Presented to: Patricia Doherty
Citation: For her contributions to the management and encouragement of advanced navigation research and for her service to The Institute of Navigation.
Ms. Patricia Doherty has led international efforts to foster Positioning, Navigation, and Timing (PNT) technology and education in developing countries. For the past five years, she has lead an initiative to help developing countries derive social and economic benefits from the satellitebased technology of PNT, by organizing and chairing prominent ION members to teach and interact with teams of professors and scientists from African universities. Due to these outreach efforts, sustainable developments have been made in Africa and numerous academic programs are operational or in the process of development. GPS receivers have been installed in many universities in developing nations, and scientists and students are using the knowledge provided from the workshops and the infrastructure to develop masters and PhD research topics. The scientific community is now seeing the first ionospheric measurements from Africa, a region that has been previously void of information. Perhaps most importantly, these activities have resulted in a general awareness of GPS by local African governments and universities with the hope that GNSS applications will eventually be used to increase food security, manage natural resources, provide efficient emergency location services, improve surveying and mapping, and provide greater precision and safety in land, water, and air navigation systems.

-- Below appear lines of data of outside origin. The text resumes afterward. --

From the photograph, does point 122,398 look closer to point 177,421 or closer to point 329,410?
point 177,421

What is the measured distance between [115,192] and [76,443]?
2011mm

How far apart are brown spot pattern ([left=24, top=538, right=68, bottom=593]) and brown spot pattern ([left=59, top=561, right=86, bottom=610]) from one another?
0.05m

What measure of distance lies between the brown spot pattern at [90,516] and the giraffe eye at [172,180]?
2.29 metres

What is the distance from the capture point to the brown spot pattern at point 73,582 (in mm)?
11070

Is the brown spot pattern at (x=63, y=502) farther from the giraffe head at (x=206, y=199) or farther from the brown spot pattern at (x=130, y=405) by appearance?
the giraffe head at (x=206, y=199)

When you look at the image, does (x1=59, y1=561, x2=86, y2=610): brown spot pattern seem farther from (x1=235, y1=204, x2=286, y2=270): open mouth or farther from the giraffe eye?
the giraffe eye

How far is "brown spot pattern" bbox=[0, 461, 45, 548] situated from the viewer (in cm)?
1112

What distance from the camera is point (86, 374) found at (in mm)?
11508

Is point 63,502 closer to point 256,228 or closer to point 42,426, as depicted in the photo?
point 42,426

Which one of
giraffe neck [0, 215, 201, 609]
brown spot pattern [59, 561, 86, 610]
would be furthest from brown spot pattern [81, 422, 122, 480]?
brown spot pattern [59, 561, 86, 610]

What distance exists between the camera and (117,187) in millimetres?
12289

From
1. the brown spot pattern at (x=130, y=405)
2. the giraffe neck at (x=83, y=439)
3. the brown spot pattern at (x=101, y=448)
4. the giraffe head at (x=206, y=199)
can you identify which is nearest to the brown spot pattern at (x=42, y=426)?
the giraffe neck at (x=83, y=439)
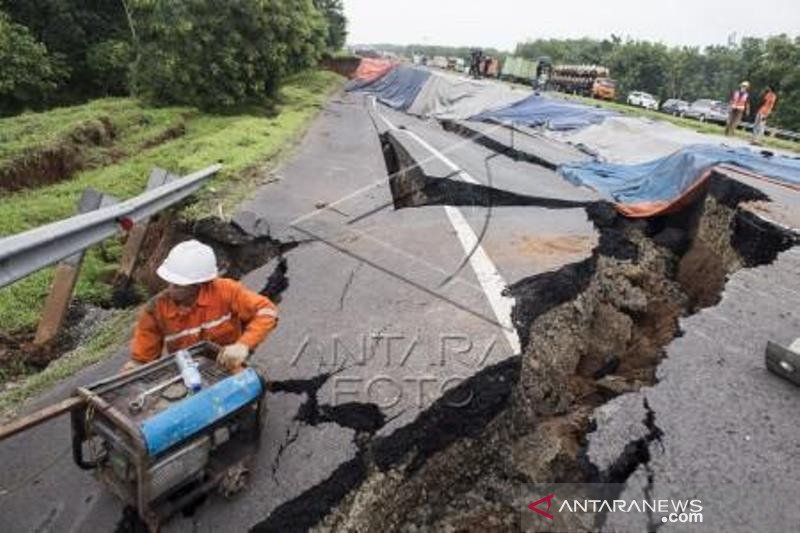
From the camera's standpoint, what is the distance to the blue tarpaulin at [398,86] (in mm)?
28172

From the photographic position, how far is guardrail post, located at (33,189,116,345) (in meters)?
5.56

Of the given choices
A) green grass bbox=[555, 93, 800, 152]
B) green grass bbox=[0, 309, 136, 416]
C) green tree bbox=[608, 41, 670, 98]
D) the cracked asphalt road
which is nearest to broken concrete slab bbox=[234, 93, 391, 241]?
the cracked asphalt road

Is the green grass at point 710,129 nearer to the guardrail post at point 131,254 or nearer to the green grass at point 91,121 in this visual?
the green grass at point 91,121

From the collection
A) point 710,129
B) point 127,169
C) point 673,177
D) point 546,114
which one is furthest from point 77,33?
point 673,177

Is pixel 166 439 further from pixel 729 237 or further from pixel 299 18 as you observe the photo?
pixel 299 18

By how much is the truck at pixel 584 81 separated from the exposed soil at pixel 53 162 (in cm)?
3346

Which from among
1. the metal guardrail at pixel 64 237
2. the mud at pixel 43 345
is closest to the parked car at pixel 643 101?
the metal guardrail at pixel 64 237

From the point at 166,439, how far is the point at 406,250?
3.92 metres

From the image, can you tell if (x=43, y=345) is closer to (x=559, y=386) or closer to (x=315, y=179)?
(x=559, y=386)

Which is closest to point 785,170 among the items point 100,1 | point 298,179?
Answer: point 298,179

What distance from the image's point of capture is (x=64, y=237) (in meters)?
4.18

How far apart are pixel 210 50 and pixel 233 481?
16953 millimetres

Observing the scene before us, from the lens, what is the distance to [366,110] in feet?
77.5

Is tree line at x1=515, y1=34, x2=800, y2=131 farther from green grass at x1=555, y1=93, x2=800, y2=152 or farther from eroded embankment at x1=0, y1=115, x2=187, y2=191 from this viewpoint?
eroded embankment at x1=0, y1=115, x2=187, y2=191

Ms. Doherty has been an active researcher in the area of radio wave propagation for over 20 years, focusing on ionospheric effects in satellite-based navigation including Satellite-Based Augmentation Systems (SBAS) and the FAA’s Wide Area Augmentation System (WAAS). She is the co-chair of the International SBAS Working Group, has authored or co-authored over 50 technical papers and is a co-recipient of the ION’s Burka Award (1995). She is currently the head of the Institute for Scientific Research at Boston College and president of The Institute of Navigation.